- Born: 1952/1953 Vietnam
- Died: August 16, 1991 (aged 38) Toronto, Ontario, Canada
- Cause of death: Gunshot wound (homicide)

= Asau Tran =

Asau "Johnny" Tran (1952/1953 – August 16, 1991) was the former ring-leader of a large Vietnamese mob in Toronto during the 1980s, until his death in 1991.

==Background==
Tran had immigrated to Canada in the early 1980s as a refugee from the Vietnam War, where he moved into the United States and settled in Los Angeles, only to be deported back to Canada. Under Canadian immigration law, Tran was not allowed to be sent back to Vietnam, where he could have faced the death penalty.
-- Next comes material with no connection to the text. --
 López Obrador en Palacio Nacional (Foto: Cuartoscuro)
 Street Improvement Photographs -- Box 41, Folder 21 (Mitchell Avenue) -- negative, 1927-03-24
In Toronto, Tran was known to have had established a gang of more than one hundred people through active recruitment and the assimilation of members from existing gangs, where he was known for running protection rackets, extorting from Chinese entertainers in Toronto and for running a juvenile prostitution ring. In 1986, Tran and twenty-seven other gang members were hit with a total of eighty-eight charges by the Asian Crime Squad in Toronto.

==Death==
In 1991, Tran was shot more than thirty times in his face and knees in downtown Toronto on Dundas Street alongside his girlfriend outside a restaurant. Police believe that his murder was a result of unpaid gaming debts. One week prior to his death, during a television interview with reporter Isabel Bassett, Tran stated that he predicted he would be shot, since Vietnamese gang leaders rarely reach the age of forty. He was quoted having said, "These guys – one of these groups may not let me stay alive."